§ **WHAT YOU SHOULD DO**
Reproduce everything from the line containing "As viewed in" down to the end of the records below, word for word and including both ends.

§ **EXTRACTED ENTRIES**
::::::::

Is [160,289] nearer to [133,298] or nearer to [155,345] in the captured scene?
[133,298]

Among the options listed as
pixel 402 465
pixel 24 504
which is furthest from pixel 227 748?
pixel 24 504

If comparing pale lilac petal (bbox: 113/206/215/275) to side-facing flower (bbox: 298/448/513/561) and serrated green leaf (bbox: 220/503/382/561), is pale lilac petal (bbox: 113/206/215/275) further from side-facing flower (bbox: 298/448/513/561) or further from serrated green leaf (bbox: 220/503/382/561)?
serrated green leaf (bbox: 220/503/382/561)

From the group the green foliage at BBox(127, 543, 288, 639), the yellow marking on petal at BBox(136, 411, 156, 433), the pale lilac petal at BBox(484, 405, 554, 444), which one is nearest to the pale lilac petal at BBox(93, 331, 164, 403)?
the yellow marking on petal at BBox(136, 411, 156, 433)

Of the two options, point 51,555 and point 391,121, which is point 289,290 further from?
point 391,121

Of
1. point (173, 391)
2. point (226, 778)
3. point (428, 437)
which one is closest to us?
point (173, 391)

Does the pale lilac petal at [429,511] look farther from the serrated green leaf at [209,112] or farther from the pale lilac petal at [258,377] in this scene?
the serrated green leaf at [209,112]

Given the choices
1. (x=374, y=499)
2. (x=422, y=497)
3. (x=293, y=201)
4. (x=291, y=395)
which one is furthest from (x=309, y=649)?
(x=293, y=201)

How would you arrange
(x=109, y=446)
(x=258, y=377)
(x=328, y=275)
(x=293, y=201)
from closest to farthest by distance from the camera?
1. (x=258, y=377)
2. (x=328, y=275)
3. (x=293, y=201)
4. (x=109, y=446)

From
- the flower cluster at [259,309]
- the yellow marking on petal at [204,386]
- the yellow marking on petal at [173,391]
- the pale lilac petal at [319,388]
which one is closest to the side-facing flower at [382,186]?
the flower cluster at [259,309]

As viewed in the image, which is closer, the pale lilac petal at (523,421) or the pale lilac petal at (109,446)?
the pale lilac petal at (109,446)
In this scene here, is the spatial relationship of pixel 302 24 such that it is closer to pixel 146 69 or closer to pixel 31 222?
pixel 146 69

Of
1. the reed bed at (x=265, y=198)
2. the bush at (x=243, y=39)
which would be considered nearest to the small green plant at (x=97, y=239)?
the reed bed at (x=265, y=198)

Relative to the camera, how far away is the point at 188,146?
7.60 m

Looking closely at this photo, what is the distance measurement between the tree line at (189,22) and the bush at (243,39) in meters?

::::::::

§ **RESPONSE FOR THIS EXERCISE**
As viewed in the image, which is closer, the pale lilac petal at (523,421) or the pale lilac petal at (109,446)?
the pale lilac petal at (109,446)
In this scene here, is the spatial relationship of pixel 302 24 such that it is closer to pixel 146 69 or closer to pixel 31 222?
pixel 146 69

Of
1. the reed bed at (x=265, y=198)
2. the bush at (x=243, y=39)
which would be considered nearest to the small green plant at (x=97, y=239)?
the reed bed at (x=265, y=198)

Relative to the camera, how far away is the point at 188,146?
7.60 m

Looking closely at this photo, what is the distance measurement between the tree line at (189,22) and the bush at (243,39) in meters?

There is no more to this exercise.